### WHAT YOU HAVE TO DO
Your result should be the lines holding the word "avatar", copied from the entries below.
▼▼▼
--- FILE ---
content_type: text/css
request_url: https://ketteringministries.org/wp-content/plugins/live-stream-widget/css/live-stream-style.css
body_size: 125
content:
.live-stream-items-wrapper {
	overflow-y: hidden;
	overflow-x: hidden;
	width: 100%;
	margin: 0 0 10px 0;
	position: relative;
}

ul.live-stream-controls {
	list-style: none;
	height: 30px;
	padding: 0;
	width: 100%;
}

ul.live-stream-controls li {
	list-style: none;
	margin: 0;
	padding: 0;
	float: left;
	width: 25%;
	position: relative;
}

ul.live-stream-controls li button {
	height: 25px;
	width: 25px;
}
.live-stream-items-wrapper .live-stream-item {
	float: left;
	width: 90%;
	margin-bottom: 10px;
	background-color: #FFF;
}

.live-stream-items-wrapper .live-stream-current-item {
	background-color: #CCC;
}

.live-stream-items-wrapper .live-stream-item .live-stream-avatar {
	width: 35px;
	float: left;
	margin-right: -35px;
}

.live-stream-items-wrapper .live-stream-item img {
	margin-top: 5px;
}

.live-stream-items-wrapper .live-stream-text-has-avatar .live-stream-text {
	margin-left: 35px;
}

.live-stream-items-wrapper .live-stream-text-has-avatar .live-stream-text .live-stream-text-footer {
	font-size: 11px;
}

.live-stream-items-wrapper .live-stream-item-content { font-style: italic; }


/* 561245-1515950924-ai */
▲▲▲
### WRITTEN REPLY
.live-stream-items-wrapper .live-stream-item .live-stream-avatar {
.live-stream-items-wrapper .live-stream-text-has-avatar .live-stream-text {
.live-stream-items-wrapper .live-stream-text-has-avatar .live-stream-text .live-stream-text-footer {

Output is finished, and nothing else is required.